QUOTED TEXT
◇ ◇ ◇ ◇
# Pony Conformation Critique (possible buy)



## kerplop (Sep 22, 2008)

Hey everyone,
I found another pony in my area that I'm going to see this weekend, and the owner just sent me these conformation shots. I'm no expert, but one section of her looked... off to me. Or maybe she just needs a new farrier? 

Oh, and I'm looking for a pony jumper so conformation is pretty important to me!


----------



## FGRanch (Feb 9, 2008)

Her feet look way off to me! I can't even look past those feet to see any other flaws those feet scare me! If you have a really good farrier in mind have him look at the horse before you buy.


----------



## lovemyponies (Jul 26, 2008)

okay I am really bad at judging feet, whats up with the feet on this pony? can you explain what is wrong with them, is it the angle? thanks!


----------



## kerplop (Sep 22, 2008)

Hah, okay, yeah, that's what was bothering me too. I think most of her toe could get the axe on the front, (I know nothing about feet but using my reasoning skills I'm assuming that...) but her front cannon bones seemed a little funky too- the way they come down out of her knee. Do you think that's because of her desperate need for a new farrier? Or am I just seeing things.
◇ ◇ ◇ ◇
INFORMATION PROVIDED
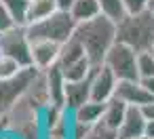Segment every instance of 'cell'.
◇ ◇ ◇ ◇
WHAT TO WORK ON
Output the part of the pony conformation thread above that starts at the words "## lovemyponies (Jul" and stops after "just seeing things.", copied word for word.

FINISHED ANSWER
## lovemyponies (Jul 26, 2008)

okay I am really bad at judging feet, whats up with the feet on this pony? can you explain what is wrong with them, is it the angle? thanks!


----------



## kerplop (Sep 22, 2008)

Hah, okay, yeah, that's what was bothering me too. I think most of her toe could get the axe on the front, (I know nothing about feet but using my reasoning skills I'm assuming that...) but her front cannon bones seemed a little funky too- the way they come down out of her knee. Do you think that's because of her desperate need for a new farrier? Or am I just seeing things.